* **Given entries**:
++++
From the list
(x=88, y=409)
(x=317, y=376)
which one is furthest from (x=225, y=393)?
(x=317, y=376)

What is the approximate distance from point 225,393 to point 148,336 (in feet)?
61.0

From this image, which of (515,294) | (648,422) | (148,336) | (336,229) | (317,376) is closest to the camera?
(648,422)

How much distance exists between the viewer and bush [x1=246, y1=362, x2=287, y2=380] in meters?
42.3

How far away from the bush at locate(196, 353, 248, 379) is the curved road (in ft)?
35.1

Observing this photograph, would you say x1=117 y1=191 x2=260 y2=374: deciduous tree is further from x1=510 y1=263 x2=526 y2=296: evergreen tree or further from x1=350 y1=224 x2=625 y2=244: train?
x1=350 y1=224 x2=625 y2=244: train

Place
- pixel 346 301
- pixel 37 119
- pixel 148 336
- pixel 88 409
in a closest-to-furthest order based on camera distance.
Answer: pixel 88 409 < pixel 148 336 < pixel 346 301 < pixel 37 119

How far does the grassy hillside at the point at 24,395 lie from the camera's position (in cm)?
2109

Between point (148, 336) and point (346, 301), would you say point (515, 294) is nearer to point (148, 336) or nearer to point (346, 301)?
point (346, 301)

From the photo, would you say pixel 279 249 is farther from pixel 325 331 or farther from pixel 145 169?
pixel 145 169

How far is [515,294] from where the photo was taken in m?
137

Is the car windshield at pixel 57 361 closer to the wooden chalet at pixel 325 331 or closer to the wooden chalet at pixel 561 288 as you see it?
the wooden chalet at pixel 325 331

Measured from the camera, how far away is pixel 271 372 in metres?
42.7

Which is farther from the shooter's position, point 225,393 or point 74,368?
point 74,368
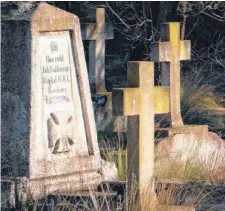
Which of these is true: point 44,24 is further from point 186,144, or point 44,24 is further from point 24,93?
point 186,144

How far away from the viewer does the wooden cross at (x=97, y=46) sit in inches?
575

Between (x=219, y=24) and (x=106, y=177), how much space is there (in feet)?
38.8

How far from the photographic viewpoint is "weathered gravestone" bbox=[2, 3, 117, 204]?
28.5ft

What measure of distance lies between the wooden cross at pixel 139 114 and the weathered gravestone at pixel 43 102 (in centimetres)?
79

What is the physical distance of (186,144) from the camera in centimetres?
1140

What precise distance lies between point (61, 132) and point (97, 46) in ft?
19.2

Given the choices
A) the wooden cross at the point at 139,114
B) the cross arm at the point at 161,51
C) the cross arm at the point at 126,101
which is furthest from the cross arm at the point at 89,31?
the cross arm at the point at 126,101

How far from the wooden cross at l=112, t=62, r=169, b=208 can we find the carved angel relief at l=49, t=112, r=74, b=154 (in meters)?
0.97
++++
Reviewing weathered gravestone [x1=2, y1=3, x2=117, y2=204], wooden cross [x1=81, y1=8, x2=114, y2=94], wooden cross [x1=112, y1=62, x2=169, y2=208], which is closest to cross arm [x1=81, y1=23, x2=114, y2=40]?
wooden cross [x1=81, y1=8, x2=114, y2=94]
++++
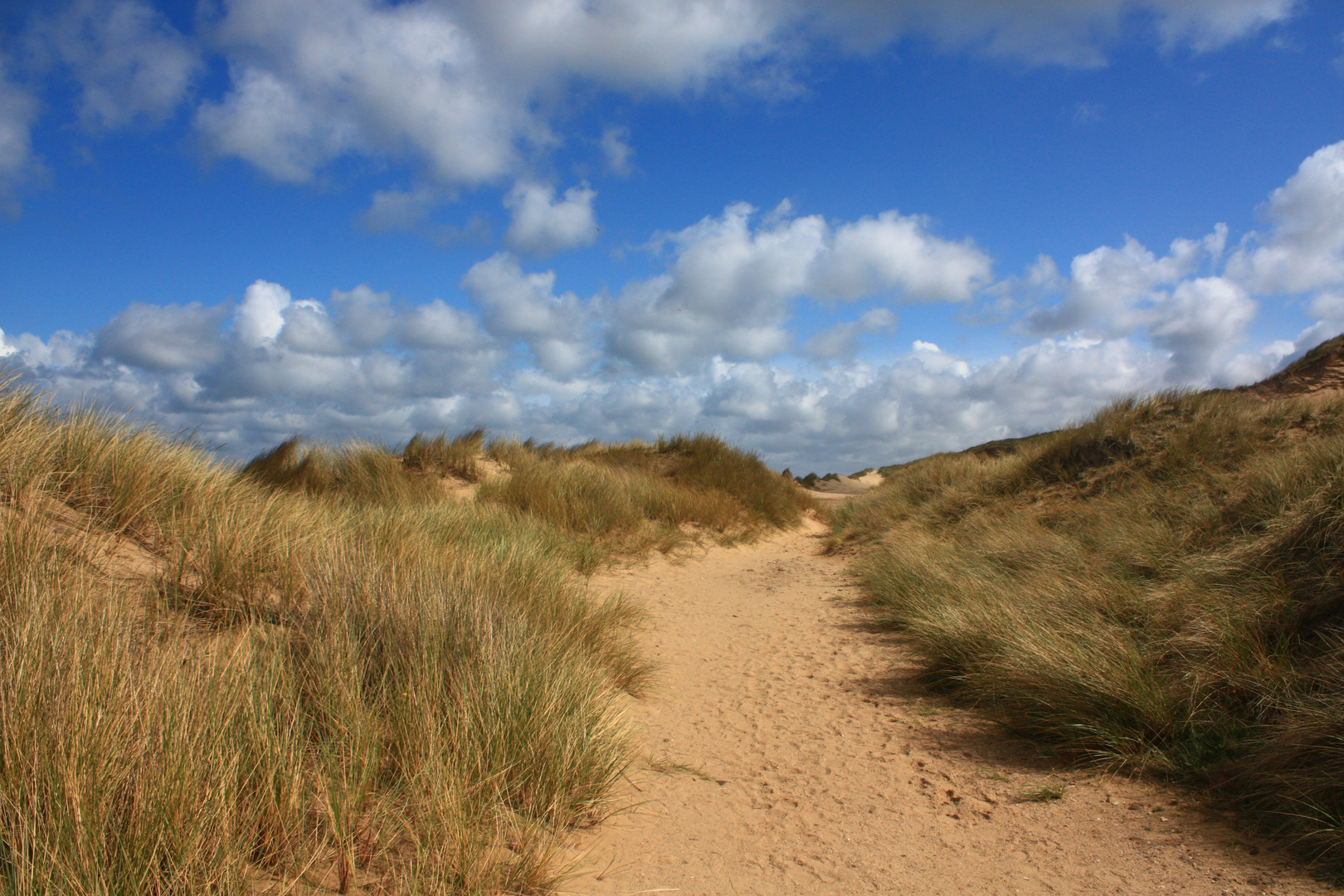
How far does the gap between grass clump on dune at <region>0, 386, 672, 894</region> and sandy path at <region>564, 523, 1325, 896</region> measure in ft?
++++
* **Aim of the exercise**:
Show each line in the records above that contains the word "lies".

* **Worked solution**:
What measure of distance lies between the wooden cross at pixel 139 114 and the weathered gravestone at pixel 43 102 (in centimetres)?
What precise distance lies between point (61, 132) and point (97, 46) in ft?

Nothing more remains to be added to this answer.